Expectation drift is linked to anticipatory emotion
Next, we evaluated whether expectation drift is driven by people’s current affective state as they anticipate an uncertain outcome. Prior work has theorized that current emotional states can drive pessimistic shifts in expectations (Shepperd et al., 1996; Sweeny & Howell, 2017). In support of this hypothesis, we found that anticipatory negative affect (leading up to the reveal of one’s grade) predicted pessimistic expectation drift: Participants who experienced greater negative affect prior to receiving their exam grades reduced their expectations more, bantNA = −0.02 (0.01), p = .01. This result suggests that pessimistic drift may be an emotion-driven response that is beholden to one’s affective state during an uncertain waiting period.
What most strongly predicts pessimistic expectation drift?
To determine the combination of variables that best predict expectation drift, we performed a model comparison over a series of competing models, each with a unique permutation of the predictors examined independently in the above: amount of experience (exam number), subjective uncertainty (confidence rating), recent surprise (prior exam prediction error), and anticipatory negative affect. Baseline negative affect was included as a covariate in models that contained the anticipatory negative affect predictor. Surprisingly, the model that yielded the best fit to the data contained only a single predictor: the prior exam grade prediction error, Akaike’s information criterion (AIC) = 11,472.06, Bayesian information criterion (BIC) = 11,499.34 (See Table 2 for all model comparison statistics). To further evaluate which predictor most strongly drove expectation drift, we tested a fully specified mixed-effects model in which we included all predictors simultaneously (anticipatory negative affect, exam number, previous prediction error, confidence). Of the variables in this fully specified model, prior prediction error was the only significant predictor of expectation drift, bpriorPE = 0.12 (0.01), p < .0001. To refine this model by removing less-impactful variables and further elucidate the most meaningful predictors of expectation drift, we performed a backward elimination of the predictors in our fully specified mixed-effects model using partial F tests. Of the focal predictors, this backward elimination suggested the removal of exam number (model sum of squares accounted for by exam [MSSexam] = 1.0, Fexam(1, 1217.2) = 0.02, p = .88), followed by confidence rating (MSSconfidence = 81.0, Fconfidence(1, 1306.7) = 2.03, p = .15) from the fully specified model, indicating that prior prediction error and anticipatory negative affect were better predictors of participants’ expectation drift. After removing exam number and confidence from the fully specified model, both prior prediction error, bpriorPE = 0.12 (0.01), p < .0001, and anticipatory negative affect, bantNA = −0.02 (0.01), p = .03, significantly predicted expectation drift (Fig. 4). Overall, prior prediction error exhibited the strongest impact on expectation drift, with an effect size (partial R2) that was an order of magnitude larger than that of anticipatory negative affect, partial R2antNA = .003, 95% confidence interval (CI) = [0.000, 0.010]; partial R2priorPE = .063, 95% CI = [0.043, 0.087].
Model Comparisons
Note: PE = prediction error; NA = negative affect; AIC = Akaike’s information criterion; BIC = Bayesian information criterion.
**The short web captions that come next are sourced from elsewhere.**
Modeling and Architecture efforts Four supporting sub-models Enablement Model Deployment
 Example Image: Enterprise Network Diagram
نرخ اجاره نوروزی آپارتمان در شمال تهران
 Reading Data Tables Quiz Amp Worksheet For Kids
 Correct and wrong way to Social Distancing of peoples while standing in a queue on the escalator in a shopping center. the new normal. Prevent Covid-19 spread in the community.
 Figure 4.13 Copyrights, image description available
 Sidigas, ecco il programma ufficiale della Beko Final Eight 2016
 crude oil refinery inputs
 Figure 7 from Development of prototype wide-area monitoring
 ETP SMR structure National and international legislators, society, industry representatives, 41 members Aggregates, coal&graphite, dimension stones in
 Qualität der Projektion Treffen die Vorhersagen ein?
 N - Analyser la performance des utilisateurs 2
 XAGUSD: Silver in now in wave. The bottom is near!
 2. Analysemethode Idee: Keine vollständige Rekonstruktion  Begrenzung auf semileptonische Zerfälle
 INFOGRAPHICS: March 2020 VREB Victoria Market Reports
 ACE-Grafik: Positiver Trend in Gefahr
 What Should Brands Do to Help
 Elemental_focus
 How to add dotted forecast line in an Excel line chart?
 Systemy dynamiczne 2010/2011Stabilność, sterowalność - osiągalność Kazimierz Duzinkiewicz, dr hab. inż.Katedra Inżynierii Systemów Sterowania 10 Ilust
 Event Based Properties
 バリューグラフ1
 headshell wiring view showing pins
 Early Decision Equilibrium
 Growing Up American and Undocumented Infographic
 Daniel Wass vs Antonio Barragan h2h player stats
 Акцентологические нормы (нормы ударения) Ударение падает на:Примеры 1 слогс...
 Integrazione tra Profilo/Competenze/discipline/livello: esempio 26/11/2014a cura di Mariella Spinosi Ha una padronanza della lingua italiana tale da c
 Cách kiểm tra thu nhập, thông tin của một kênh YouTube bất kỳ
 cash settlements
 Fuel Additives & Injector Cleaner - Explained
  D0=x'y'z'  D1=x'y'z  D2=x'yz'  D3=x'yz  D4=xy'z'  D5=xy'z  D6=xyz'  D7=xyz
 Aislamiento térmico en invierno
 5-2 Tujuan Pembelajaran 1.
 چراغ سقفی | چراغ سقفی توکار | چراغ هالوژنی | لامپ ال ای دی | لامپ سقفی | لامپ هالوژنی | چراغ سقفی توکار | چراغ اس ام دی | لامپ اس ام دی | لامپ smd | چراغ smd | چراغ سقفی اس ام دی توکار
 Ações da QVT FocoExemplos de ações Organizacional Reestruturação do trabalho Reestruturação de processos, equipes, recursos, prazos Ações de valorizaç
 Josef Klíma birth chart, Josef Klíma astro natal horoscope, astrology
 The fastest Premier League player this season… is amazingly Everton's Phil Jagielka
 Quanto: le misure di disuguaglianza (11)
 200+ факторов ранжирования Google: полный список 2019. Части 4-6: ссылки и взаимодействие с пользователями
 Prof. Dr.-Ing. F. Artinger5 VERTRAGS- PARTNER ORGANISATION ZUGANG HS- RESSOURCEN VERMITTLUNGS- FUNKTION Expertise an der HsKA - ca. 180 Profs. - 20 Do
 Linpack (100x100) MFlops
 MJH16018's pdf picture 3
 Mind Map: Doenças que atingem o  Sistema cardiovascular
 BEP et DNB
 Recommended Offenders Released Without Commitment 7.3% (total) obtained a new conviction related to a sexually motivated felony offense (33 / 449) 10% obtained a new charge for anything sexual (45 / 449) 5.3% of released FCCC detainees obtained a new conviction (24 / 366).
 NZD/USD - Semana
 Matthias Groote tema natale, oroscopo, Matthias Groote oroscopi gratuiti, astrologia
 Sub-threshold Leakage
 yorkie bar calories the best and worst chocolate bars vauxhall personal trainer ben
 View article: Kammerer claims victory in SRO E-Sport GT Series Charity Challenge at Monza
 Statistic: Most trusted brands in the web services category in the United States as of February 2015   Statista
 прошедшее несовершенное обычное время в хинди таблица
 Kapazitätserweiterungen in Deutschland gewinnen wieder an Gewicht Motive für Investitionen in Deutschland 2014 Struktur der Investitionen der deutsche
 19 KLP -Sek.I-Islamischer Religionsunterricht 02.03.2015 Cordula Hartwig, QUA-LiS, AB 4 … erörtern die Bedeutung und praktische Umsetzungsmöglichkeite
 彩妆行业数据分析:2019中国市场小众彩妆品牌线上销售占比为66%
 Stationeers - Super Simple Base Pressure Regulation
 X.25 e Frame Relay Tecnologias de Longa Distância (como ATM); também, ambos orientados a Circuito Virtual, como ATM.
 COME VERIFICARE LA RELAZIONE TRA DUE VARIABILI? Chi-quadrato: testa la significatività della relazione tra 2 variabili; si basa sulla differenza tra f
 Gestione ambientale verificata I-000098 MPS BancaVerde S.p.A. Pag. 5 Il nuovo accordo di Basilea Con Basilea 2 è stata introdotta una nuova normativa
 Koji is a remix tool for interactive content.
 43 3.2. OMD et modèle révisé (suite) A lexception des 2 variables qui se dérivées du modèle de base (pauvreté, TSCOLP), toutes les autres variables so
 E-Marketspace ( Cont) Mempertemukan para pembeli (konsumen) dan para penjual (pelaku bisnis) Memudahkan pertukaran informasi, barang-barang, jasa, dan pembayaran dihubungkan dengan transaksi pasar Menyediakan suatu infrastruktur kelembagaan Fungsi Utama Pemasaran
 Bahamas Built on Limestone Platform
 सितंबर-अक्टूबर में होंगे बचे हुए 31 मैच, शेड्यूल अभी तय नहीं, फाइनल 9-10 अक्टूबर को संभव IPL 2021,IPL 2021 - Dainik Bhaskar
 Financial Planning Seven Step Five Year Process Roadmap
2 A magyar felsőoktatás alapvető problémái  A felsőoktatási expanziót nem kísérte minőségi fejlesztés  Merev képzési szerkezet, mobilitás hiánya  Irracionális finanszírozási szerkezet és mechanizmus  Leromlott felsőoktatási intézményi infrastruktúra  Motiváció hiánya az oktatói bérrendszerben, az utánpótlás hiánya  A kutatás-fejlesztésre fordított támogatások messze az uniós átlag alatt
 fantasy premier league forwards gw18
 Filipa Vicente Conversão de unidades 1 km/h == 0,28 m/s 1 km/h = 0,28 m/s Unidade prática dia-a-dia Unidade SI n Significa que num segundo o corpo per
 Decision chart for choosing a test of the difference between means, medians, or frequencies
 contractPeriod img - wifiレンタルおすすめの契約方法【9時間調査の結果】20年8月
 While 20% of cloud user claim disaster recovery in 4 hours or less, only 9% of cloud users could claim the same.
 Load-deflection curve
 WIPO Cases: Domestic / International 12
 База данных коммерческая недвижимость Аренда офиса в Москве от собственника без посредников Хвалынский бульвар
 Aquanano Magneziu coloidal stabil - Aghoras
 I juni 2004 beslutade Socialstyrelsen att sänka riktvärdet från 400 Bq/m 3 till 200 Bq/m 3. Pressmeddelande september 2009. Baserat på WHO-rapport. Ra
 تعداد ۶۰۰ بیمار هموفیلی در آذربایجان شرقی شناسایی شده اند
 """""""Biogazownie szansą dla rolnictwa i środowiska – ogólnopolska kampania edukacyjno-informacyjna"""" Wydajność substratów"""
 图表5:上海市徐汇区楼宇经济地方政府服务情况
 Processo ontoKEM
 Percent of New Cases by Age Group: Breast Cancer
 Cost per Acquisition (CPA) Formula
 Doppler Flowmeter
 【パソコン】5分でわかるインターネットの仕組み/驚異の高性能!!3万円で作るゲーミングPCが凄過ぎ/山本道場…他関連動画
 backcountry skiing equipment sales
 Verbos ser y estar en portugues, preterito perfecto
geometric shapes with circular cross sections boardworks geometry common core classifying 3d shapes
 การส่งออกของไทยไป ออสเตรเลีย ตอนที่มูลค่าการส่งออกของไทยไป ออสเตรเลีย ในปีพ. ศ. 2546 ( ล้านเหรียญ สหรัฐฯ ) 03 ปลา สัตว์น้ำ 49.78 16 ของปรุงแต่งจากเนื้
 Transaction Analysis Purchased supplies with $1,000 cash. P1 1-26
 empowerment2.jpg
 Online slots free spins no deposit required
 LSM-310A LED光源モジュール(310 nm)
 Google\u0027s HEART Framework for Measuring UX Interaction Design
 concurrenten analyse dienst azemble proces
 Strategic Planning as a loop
Consistent with the results from the single-predictor model, predictions from the model refined through backward elimination suggest that individuals who experienced negative prediction errors on the preceding exam were most likely to reduce their expectations when awaiting their grades. This suggests that regardless of how much experience people have accrued, how confident they are in their predictions, or how negative their emotional state is before receiving exam results, the degree to which expectations drift and tend to drift pessimistically depended most strongly on recent unexpected uncertainty—that is, their preceding exam prediction error.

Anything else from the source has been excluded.